My Thoughts on Snapchat: WACK, and no one realizes it.

“Why do people snapchat?,” I asked various friends over Thanksgiving break and at Midd. “It’s fun!” “It’s funny.” “I like to see what people are up to.” “It lets me share what I’m doing with friends.” My next question, and a question I usually only ask myself internally, is do people realize how Snapchat affects their every day lives? In such negative ways.

Given, this is coming from Sarah Gledhill, an active proponent of putting down technology to center oneself, but I really do think that people have caught on to a trend without realizing the consequences of it. We need to be more aware of how our decisions with technology affect our lives.
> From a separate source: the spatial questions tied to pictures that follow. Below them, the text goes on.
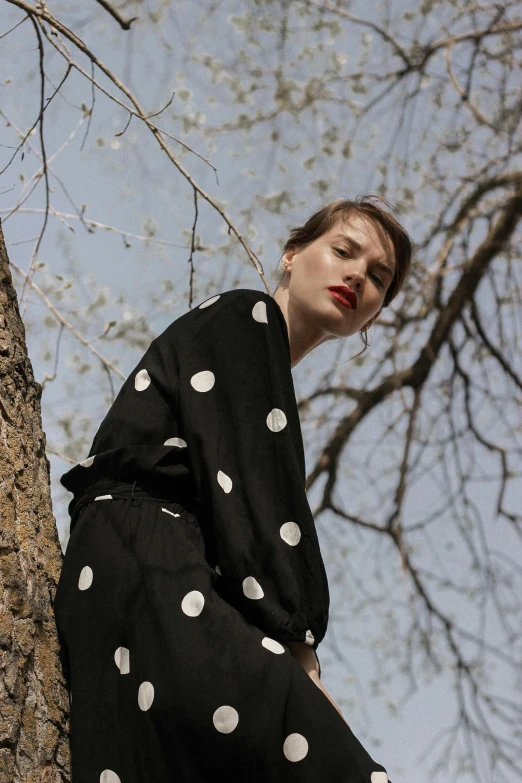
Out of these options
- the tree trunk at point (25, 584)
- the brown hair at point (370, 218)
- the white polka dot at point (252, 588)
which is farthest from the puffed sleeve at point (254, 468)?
the brown hair at point (370, 218)

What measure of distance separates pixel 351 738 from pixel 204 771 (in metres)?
0.19

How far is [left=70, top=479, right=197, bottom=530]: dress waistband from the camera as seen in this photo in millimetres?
1369

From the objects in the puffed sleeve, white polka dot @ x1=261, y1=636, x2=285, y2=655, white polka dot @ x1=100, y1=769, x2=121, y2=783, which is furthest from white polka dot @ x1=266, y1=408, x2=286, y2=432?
white polka dot @ x1=100, y1=769, x2=121, y2=783

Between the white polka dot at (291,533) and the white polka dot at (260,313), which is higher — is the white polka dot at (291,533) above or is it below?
below

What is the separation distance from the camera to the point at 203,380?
4.75 feet

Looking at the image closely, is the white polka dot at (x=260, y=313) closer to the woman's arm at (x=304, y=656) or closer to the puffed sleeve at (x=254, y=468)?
the puffed sleeve at (x=254, y=468)

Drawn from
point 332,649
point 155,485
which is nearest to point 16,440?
point 155,485

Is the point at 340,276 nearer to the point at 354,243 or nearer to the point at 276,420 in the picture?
the point at 354,243

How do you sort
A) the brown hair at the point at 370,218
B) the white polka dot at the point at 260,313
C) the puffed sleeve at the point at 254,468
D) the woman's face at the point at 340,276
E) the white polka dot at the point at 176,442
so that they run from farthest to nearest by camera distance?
the brown hair at the point at 370,218, the woman's face at the point at 340,276, the white polka dot at the point at 260,313, the white polka dot at the point at 176,442, the puffed sleeve at the point at 254,468

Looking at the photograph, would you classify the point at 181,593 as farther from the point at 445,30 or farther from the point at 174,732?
the point at 445,30

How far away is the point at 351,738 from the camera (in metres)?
1.21

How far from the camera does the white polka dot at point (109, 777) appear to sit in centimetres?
121

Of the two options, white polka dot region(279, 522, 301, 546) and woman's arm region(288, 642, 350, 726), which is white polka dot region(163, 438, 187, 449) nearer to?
white polka dot region(279, 522, 301, 546)

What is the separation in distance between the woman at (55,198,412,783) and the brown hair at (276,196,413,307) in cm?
34
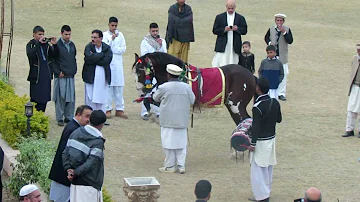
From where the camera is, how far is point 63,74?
14836 millimetres

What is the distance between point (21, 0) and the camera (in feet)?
85.6

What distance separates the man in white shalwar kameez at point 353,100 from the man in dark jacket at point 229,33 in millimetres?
2732

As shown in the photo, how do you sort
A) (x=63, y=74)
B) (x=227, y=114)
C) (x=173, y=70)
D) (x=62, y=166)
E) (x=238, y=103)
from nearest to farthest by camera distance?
1. (x=62, y=166)
2. (x=173, y=70)
3. (x=238, y=103)
4. (x=63, y=74)
5. (x=227, y=114)

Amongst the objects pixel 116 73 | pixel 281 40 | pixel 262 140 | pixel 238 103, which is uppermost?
pixel 281 40

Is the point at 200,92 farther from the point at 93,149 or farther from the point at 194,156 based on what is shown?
the point at 93,149

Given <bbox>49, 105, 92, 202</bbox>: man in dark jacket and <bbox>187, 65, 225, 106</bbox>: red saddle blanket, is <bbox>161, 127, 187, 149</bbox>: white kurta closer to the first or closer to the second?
<bbox>187, 65, 225, 106</bbox>: red saddle blanket

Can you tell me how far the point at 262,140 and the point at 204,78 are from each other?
8.40 feet

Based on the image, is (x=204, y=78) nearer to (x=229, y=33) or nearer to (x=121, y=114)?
(x=121, y=114)

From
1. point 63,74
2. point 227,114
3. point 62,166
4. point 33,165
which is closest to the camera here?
point 62,166

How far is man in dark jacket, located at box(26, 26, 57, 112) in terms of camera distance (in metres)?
14.5

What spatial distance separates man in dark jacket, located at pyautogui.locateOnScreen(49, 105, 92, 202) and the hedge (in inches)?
22.2

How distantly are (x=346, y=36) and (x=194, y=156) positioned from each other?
434 inches

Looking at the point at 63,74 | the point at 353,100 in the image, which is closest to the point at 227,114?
the point at 353,100

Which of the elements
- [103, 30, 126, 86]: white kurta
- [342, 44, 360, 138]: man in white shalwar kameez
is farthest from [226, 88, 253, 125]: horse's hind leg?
[103, 30, 126, 86]: white kurta
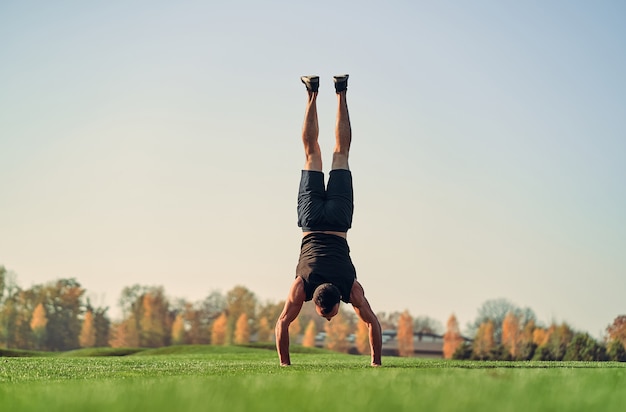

Over break, I had the pleasure of seeing a lot of old friends from high school. We went to an MGMT concert on Wednesday night, and I kept noticing something: in the middle of conversations, my friends would completely zone out of what I was saying to make a funny face at their camera phone to send to a friend on Snapchat. They stared at their screens to record the concert in short segments just to send it to someone who would see it once and then never again. At a party I went to on Friday night, it felt like every ten minutes I saw someone take a “selfie” on Snapchat to send to someone who wasn’t at the party. Snapchat, I realized, had a profound affect on my own Thanksgiving break despite the fact that I don’t even have it. Numerous conversations I had were rudely interrupted by the app, which took away from the very short, precious time that I had with these people I don’t get to see very often.

I guess my overall opinion of the application is that SNAPCHAT IS WACK. It interrupts your life constantly throughout the day, it pushes the people you are actually with away, it encourages people to constantly document their lives rather than to just live them, and, honestly, it disrupts your psyche. Snapchat makes people distracted, disconnected, and rude. If no one had it, we would all have better conversations and more quality time with each other.

The other side of the argument, I find, isn’t too appealing. People always counter my arguments with, “It’s just really fun.” Sure, maybe seeing what other people are up to is “fun,” maybe some of your friends send hilarious selfies, but it fosters a type of social combativeness that I don’t enjoy. I’ve been photographed in numerous Snapchats sent to people I don’t know – why are people allowed to do that? To take a picture of the people you’re with to show to someone else? I would so much rather not be “shown” off in a Snapchat. For me, it’s a sign of lack of self-confidence. The ability to be where you are with the people you’re with without needing to know what others are doing or needing to show others what you’re doing is being comfortable with yourself, and Snapchat encourages the very opposite.

I’m ranting. I’m making generalizations. But I don’t care. Snapchat is wack, and I’m waiting for someone to offer an argument that will change my mind.